L'errore da non fare
Non accelerare la cottura alzando la fiamma: il ragù non diventa più buono, la carne rimane in pezzi invece di disfarsi, e il sugo tende a bruciare sul fondo. Il tempo lento è ciò che fa la differenza. Allo stesso modo, non coprire la pentola completamente: il ragù ha bisogno di ridurre lentamente, e un po' di vapore deve evaporare. Se cuoce troppo coperto, resterà acquoso e avrà un gusto piatto.
I nostri consigli
- Il ragù conservato in frigorifero dura 4-5 giorni in un contenitore ermetico. Congelato in porzioni da 150 grammi, si mantiene fino a 3 mesi. Scongela a temperatura ambiente e riscalda dolcemente prima di usarlo.
- Molte famiglie calabresi usano quantità uguali di maiale e vitello, ma puoi variare: se usi solo maiale sarà più ricco di grasso, se aggiungi anche carne di coniglio il ragù sarà più delicato. Il principio rimane lo stesso.
- Se il ragù è finito e la pasta è ancora fredda, non versare il ragù gelato su pasta calda: mescola la pasta direttamente nella pentola del ragù a fuoco bassissimo per 1-2 minuti, in modo che assorba tutto il sapore.

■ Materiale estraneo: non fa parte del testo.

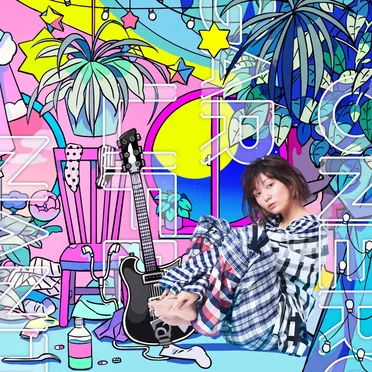 ワンルームシュガーライフ / なんとかなるくない? / 愛の歌なんて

- Molti aggiungono un concentrato di pomodoro all'inizio per intensificare il colore, ma non è necessario se usi pomodori pelati di buona qualità. Il tempo lungo estrae naturalmente tutto il sapore.
Quando prepararla
Il «toccu de pani» è una ricetta ideale nei mesi freddi, da ottobre a marzo, quando la lunga cottura non riscalda la cucina in modo sgradevole. È perfetto nei giorni festivi quando hai tempo di lasciare la pentola a sobbollire lentamente, e la domenica quando prepari un piatto che condizionerà pasta e minestre per i giorni seguenti. In estate, puoi farlo comunque ma di prima mattina, quando la cucina è ancora fresca.
Domande frequenti
- Posso usare carne macinata? No. La carne macinata non regge la cottura lunga e si disfa troppo, diventando giallastra e senza sapore. Usa sempre pezzi grossi interi.
- Quanto vino rosso devo mettere? Un bicchiere da vino, circa 200 millilitri. Non è per il sapore primario ma per aggiungere complessità acida. Se non hai vino rosso, puoi usare aceto bianco mezza tazza, ma il risultato è diverso.
- Il ragù deve bollire o sobollire? Deve sobollire appena, con piccole bolle che emergono lentamente ogni 2-3 secondi. Non deve bollire vigorosamente, altrimenti la carne diventa gommosa e il sugo si riduce troppo velocemente.
- Devo togliere il grasso in superficie? Dipende da quanto grasso vedi. Un sottile velo d'olio è naturale e aggiunge sapore. Se c'è troppo grasso, puoi togliere un paio di cucchiai, ma non svuotare completamente: il ragù ha bisogno di grassi per la texture finale.